Watch if you like: The Spice Girls
—editorial director Anicka Quin
Ziwe Fumudoh’s favourite thing to tell her guests is how iconic they are, so it feels a little repetitive to call this fearless, razor-sharp comedy queen the “I” word but really, nothing else will do. Her new eponymous Showtime show mixes mischievously poignant interview sessions with bracing sketches and original songs, as the creator-writer-producer-consultant-musical-director superstar gets gleefully blunt with her guests on her all-pink-everything set.

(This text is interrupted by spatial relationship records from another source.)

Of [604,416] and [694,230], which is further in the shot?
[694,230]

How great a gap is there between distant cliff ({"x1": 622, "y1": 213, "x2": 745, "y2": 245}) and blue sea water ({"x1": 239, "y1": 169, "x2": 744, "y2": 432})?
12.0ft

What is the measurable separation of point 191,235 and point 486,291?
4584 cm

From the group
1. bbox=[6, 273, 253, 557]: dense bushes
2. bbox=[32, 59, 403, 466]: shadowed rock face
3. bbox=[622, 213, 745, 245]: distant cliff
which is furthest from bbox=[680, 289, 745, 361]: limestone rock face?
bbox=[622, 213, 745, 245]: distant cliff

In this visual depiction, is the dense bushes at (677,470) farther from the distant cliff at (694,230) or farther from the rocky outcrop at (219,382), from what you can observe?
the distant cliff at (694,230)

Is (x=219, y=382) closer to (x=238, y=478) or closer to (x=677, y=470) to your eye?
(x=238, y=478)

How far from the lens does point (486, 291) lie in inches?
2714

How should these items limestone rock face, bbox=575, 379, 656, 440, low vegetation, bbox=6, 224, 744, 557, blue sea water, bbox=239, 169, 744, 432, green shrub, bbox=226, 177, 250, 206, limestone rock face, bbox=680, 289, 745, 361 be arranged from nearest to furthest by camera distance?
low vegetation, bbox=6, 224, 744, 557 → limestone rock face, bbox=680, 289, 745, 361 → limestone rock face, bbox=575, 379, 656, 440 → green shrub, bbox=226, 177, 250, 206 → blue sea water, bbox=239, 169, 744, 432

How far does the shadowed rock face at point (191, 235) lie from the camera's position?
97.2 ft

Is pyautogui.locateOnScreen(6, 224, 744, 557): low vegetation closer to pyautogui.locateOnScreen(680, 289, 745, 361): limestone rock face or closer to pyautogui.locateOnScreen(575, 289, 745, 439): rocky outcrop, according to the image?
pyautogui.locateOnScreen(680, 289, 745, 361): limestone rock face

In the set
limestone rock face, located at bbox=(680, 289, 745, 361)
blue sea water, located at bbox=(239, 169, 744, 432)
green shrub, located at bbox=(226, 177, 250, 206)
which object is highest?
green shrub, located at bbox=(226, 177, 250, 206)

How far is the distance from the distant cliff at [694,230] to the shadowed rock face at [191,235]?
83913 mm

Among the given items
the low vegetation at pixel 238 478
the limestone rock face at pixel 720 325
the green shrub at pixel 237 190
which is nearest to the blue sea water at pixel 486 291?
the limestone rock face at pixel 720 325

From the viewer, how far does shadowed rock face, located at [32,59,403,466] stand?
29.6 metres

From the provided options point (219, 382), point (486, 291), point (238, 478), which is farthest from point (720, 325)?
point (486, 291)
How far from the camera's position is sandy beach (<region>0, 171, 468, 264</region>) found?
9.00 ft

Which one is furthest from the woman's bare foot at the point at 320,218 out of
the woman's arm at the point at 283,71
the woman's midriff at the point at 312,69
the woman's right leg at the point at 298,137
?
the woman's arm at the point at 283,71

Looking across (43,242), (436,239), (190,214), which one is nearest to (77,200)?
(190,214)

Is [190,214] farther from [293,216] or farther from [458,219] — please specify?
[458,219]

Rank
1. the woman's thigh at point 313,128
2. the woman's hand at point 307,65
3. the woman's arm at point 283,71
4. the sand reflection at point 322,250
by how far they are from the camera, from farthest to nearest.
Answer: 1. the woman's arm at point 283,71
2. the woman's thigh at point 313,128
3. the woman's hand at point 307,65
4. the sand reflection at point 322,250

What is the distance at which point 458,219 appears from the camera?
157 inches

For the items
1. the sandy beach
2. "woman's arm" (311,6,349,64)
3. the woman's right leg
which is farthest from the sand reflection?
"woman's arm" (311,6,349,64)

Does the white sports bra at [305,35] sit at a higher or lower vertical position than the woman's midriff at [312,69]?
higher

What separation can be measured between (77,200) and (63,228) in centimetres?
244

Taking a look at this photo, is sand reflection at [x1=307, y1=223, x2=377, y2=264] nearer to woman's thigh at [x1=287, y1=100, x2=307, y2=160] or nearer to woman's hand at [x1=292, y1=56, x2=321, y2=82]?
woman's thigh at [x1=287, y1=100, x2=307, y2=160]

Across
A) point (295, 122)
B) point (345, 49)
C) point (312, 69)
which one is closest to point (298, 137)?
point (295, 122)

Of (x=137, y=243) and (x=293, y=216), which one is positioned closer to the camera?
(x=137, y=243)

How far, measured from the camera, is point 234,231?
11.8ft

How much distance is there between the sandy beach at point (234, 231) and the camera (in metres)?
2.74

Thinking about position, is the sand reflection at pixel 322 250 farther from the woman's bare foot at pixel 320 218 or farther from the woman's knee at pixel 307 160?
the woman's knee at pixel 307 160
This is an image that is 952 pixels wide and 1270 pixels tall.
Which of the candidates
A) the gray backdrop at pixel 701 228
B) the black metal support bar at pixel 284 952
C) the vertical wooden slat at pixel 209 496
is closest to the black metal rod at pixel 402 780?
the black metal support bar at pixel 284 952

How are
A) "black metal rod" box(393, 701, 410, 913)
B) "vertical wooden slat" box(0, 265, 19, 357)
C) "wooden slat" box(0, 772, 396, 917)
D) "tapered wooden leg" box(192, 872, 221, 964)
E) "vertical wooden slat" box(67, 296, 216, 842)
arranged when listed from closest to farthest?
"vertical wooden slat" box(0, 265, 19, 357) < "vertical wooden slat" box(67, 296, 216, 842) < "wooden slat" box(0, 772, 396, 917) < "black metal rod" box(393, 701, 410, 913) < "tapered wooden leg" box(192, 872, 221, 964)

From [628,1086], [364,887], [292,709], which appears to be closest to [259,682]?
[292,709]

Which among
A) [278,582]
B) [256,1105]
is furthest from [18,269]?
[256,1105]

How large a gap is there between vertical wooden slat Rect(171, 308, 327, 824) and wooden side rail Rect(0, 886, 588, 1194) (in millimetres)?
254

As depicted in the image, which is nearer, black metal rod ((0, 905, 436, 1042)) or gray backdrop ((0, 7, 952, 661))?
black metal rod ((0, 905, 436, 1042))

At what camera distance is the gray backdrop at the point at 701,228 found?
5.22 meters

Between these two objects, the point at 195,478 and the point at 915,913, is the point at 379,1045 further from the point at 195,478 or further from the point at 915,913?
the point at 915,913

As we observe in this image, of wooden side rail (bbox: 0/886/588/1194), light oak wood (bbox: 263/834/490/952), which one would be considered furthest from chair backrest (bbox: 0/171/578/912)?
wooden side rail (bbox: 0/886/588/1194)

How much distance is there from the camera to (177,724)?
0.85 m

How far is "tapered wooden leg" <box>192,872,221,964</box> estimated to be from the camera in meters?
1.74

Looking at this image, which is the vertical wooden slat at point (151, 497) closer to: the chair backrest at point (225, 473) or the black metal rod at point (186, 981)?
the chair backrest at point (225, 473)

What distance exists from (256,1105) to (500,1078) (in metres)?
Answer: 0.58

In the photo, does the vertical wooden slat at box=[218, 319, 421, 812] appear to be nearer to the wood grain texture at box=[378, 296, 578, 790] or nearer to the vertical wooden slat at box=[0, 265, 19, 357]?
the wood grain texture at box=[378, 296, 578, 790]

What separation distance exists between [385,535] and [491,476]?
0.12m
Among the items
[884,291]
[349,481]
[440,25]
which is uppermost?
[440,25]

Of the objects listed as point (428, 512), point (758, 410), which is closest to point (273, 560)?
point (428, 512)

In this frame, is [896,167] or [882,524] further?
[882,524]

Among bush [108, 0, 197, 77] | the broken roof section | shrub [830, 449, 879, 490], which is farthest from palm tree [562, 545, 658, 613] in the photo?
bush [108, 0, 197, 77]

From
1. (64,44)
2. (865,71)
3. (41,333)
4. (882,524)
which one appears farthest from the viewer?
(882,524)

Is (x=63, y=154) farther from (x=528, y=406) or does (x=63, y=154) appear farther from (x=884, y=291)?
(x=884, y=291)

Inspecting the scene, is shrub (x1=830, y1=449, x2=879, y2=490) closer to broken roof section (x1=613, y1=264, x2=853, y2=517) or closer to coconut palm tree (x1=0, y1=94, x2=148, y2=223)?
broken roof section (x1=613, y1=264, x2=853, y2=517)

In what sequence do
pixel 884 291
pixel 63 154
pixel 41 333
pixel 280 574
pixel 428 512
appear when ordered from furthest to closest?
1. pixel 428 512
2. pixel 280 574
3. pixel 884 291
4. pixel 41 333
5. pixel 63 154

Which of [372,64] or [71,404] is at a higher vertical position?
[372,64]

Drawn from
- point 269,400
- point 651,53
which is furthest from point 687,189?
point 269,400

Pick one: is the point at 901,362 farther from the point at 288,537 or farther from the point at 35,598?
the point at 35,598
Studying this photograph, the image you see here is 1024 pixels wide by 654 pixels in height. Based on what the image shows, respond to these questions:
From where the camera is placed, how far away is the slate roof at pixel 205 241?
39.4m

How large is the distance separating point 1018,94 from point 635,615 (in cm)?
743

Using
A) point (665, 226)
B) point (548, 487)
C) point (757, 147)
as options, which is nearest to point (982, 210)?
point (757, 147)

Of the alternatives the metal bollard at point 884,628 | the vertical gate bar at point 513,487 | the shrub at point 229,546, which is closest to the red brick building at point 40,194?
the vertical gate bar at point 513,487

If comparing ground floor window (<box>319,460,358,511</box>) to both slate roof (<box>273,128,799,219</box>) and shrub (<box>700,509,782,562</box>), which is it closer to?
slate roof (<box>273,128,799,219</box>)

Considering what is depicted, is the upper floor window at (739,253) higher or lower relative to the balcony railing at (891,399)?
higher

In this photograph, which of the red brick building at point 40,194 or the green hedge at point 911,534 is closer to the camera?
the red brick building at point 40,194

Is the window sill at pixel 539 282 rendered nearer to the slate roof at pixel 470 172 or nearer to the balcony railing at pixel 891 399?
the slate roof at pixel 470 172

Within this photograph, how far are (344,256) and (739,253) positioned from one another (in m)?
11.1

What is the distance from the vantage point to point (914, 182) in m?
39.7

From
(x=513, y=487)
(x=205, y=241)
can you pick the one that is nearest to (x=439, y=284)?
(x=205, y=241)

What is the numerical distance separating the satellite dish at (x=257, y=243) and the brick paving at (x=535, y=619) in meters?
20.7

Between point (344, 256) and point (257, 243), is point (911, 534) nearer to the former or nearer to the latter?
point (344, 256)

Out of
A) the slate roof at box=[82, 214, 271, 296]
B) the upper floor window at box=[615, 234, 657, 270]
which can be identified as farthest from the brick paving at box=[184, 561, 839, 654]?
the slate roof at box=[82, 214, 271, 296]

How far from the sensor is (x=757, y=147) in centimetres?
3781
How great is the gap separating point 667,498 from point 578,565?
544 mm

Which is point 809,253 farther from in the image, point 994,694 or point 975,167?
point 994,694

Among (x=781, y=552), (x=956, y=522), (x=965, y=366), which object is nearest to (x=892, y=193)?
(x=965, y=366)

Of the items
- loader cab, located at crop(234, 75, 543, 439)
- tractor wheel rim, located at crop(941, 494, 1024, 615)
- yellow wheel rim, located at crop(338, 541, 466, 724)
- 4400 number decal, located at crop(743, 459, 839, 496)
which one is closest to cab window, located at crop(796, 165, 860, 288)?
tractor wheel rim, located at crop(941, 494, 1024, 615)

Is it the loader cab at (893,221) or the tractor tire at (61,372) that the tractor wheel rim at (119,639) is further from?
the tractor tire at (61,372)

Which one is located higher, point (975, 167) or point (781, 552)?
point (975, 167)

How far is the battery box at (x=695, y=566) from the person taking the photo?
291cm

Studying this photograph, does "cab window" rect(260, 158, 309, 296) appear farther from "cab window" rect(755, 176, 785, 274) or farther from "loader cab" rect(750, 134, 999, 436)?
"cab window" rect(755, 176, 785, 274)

Dressed in a pink lapelled suit, she casually asks Fran Lebowitz, “Which do you hate more: racism or slow walkers?” In a game-show segment called “Woke Wars” she pits competitors against each other to name all of their Black friends. She's happy to pull a bunch of women named Karen into a focus group and casually convince them all to get temporary "Karen Power" tattoos. Though her fashion choices are aggressively feminine and her cadence sweeter still, her setups cut deep into issues of race, feminism, power and beauty. It’s uncomfortable, it’s hilarious. Please watch so The One True Icon gets a season two.